Beam profile

After aligning the collimator as described in sec. 2.5.2, the collimator can be used to cool the transverse velocity of the He* beam. The angles of incidence $\alpha_{0_{hor}}$ and $\alpha_{0_{vert}}$ are made as small as possible, since a smaller incoupling angle means more reflections in the collimator and thus a more effective collimation of the He* atoms.

To optimize the intensity of the He* beam with the collimator, the channeltron is put in the center of the beam and the horizontal and vertical lasers are coupled in. To make sure that the laser beams do not turn around in the collimator, we check that the laser beams leave the setup through the windows at the other side of the collimator. By letting both laser beams leave the collimator at the same side of the collimator, it can be checked if the laser beams are parallel. If the laser beams are not parallel, the angles of incidence of the pair of laser beams in that plane are not the same, and the collimator can not work optimal.

It is more difficult to make sure that the angle of incidence in the horizontal direction $\alpha_{0_{hor}}$ is the same as the angle of incidence in the vertical direction $\alpha_{0_{vert}}$. It is not possible to measure the angles accurately, since the collimator does not necessarily have to be positioned symmetric with regard to the vacuum chamber, but only to the He* beam. These two angles should be the same to get an optimal increase of He* atoms, since the detuning $-\vec k \cdot \vec v$ should be the same in both directions at every place in the collimator. We first optimized the angle of the laser beams in the horizontal direction. After finding a maximum increase of signal at a detuning of -113 MHZ, the collimator laser was locked to this frequency. We then blocked the horizontal beams, after which the vertical pair of laser beams was aligned to find the optimal angle of incidence. During this process, the position of the collimator itself was also fine tuned to obtain the largest signal increase.

When the collimator and the four laser beams are aligned, we first measure the beam profile at the end of the setup. The channeltron is moved in horizontal direction from one side to the other, and every 1.25 mm the signal is measured four times: with the laser coupled in in horizontal direction, in vertical direction, both directions at the same time, and without lasers coupled in (see fig 3.1).

Figure 3.1: Beam profile without collimator, and with 1 and 2 dimensions of the collimator working

It can be seen that the increase in the signal of the channeltron is almost the same for the vertical and the horizontal dimension. The total increase of the signal when the lasers are coupled in at both dimensions of the collimator, is about a factor two. But since only 50% of the particles detected at the channeltron are metastable Helium atoms, the number of He* atoms increases with a factor 3.

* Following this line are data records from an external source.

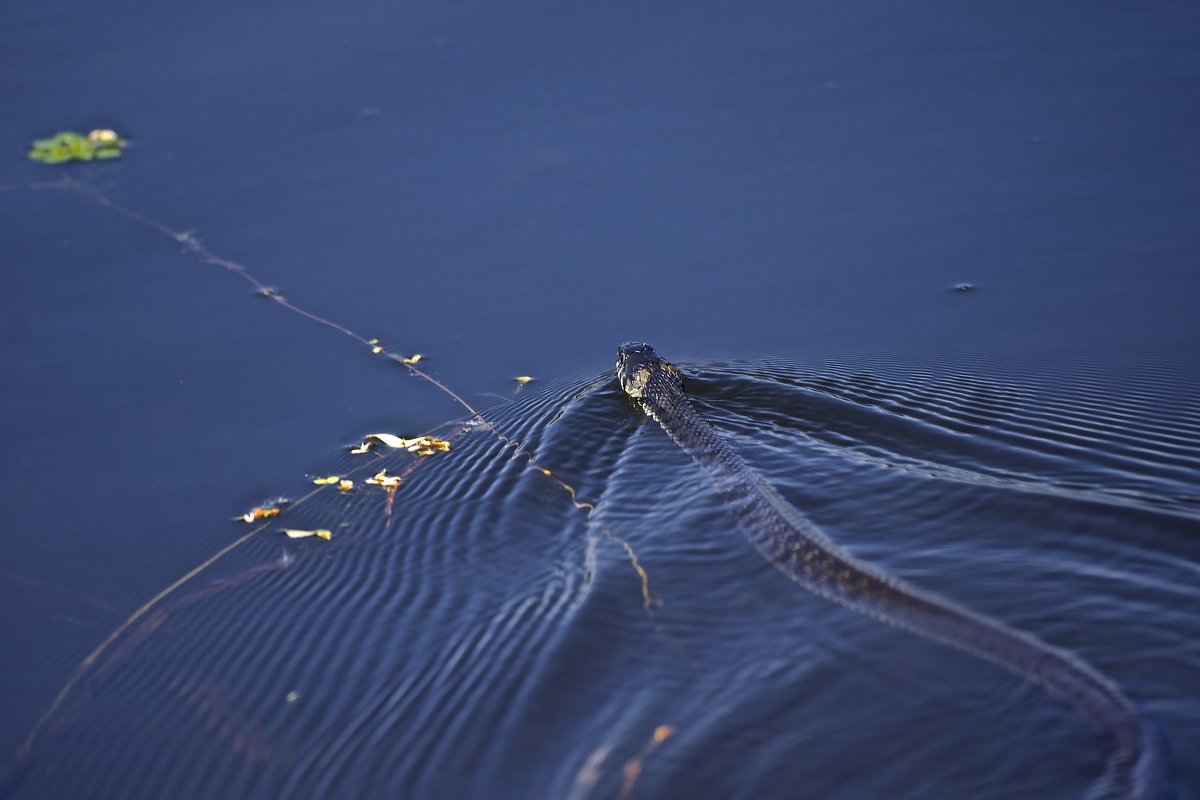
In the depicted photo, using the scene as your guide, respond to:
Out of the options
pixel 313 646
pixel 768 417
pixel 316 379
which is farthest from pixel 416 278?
pixel 313 646

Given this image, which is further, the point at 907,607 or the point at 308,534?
the point at 308,534

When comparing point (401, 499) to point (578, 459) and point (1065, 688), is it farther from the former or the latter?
point (1065, 688)

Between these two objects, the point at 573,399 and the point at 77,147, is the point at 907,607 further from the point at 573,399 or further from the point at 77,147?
the point at 77,147

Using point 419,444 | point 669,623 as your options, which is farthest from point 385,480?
point 669,623

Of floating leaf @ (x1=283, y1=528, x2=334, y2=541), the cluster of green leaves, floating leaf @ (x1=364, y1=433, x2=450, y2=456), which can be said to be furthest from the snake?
the cluster of green leaves

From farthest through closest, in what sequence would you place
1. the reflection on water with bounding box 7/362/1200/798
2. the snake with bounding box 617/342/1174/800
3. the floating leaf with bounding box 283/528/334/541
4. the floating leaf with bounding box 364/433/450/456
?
the floating leaf with bounding box 364/433/450/456
the floating leaf with bounding box 283/528/334/541
the reflection on water with bounding box 7/362/1200/798
the snake with bounding box 617/342/1174/800

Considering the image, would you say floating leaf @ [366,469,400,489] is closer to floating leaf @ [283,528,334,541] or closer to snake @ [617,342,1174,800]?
floating leaf @ [283,528,334,541]
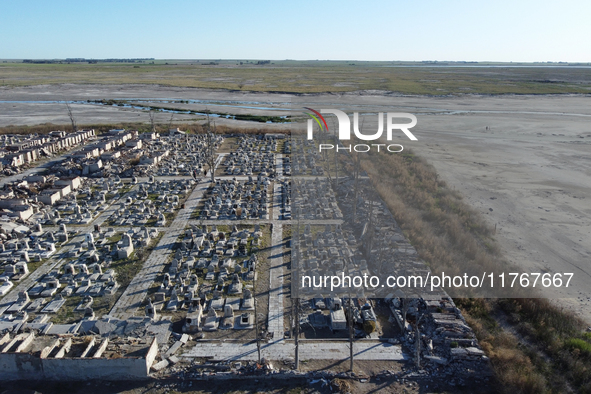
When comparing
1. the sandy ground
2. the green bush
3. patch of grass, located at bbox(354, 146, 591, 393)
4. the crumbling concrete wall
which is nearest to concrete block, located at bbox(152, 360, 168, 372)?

A strange thing that can be seen in fig. 3.1 is that the collimator does not give an increase in signal at the left side of the beam profile. Even if the position of the collimator was slightly changed, it was not possible to get an increase of signal at that place. An explanation could be that the wires of the MOC blocked the direct beam of particles, and the signal measured there exists completely of reflected photons.